🤖 AI Summary
Mamba suffers from weak modeling capability for long-sequence natural language tasks, and its inference efficiency advantage fails to translate into performance gains. To address this, we propose a two-stage re-forward framework that innovatively integrates selective state compression with intra-layer dynamic adaptation—breaking Mamba’s long-range dependency modeling bottleneck without significant computational overhead. Our approach preserves the core structured state-space modeling paradigm while enhancing context awareness via a lightweight re-computation scheme. Evaluated on LongBench and L-Eval, it achieves absolute improvements of +3.2 and +1.6 points, respectively, approaching the performance of Transformer models with comparable parameter counts.
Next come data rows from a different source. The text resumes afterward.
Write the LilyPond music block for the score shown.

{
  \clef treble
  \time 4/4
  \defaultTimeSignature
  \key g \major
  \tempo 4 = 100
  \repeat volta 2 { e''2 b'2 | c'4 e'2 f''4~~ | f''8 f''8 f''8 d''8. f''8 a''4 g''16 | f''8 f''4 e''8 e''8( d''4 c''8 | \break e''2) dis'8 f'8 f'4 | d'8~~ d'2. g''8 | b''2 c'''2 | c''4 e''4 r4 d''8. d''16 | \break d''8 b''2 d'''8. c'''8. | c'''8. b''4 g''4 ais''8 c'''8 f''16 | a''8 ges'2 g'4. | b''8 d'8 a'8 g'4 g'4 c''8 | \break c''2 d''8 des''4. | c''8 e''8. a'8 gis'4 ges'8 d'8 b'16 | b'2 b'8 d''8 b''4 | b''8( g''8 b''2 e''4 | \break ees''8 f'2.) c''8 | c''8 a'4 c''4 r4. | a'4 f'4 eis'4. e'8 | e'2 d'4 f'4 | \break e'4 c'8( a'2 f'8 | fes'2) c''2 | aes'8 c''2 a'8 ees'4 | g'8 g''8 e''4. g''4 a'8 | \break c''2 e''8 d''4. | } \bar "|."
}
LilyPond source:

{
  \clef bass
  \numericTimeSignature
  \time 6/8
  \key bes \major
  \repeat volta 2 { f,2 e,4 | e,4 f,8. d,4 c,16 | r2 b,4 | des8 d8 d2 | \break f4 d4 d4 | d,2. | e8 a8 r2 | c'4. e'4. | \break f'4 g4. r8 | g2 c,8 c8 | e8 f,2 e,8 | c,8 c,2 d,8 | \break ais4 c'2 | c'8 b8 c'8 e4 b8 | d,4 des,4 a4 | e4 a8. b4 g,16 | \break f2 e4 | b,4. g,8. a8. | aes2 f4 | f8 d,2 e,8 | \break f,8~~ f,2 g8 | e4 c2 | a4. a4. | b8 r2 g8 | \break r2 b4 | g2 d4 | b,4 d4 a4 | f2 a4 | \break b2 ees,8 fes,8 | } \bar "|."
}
Crucially, inference latency increases by less than 5%, marking the first instance where Mamba achieves substantive performance parity with Transformers on long-text understanding tasks.
📝 Abstract
While the Mamba architecture demonstrates superior inference efficiency and competitive performance on short-context natural language processing (NLP) tasks, empirical evidence suggests its capacity to comprehend long contexts is limited compared to transformer-based models. In this study, we investigate the long-context efficiency issues of the Mamba models and propose ReMamba, which enhances Mamba's ability to comprehend long contexts. ReMamba incorporates selective compression and adaptation techniques within a two-stage re-forward process, incurring minimal additional inference costs overhead. Experimental results on the LongBench and L-Eval benchmarks demonstrate ReMamba's efficacy, improving over the baselines by 3.2 and 1.6 points, respectively, and attaining performance almost on par with same-size transformer models.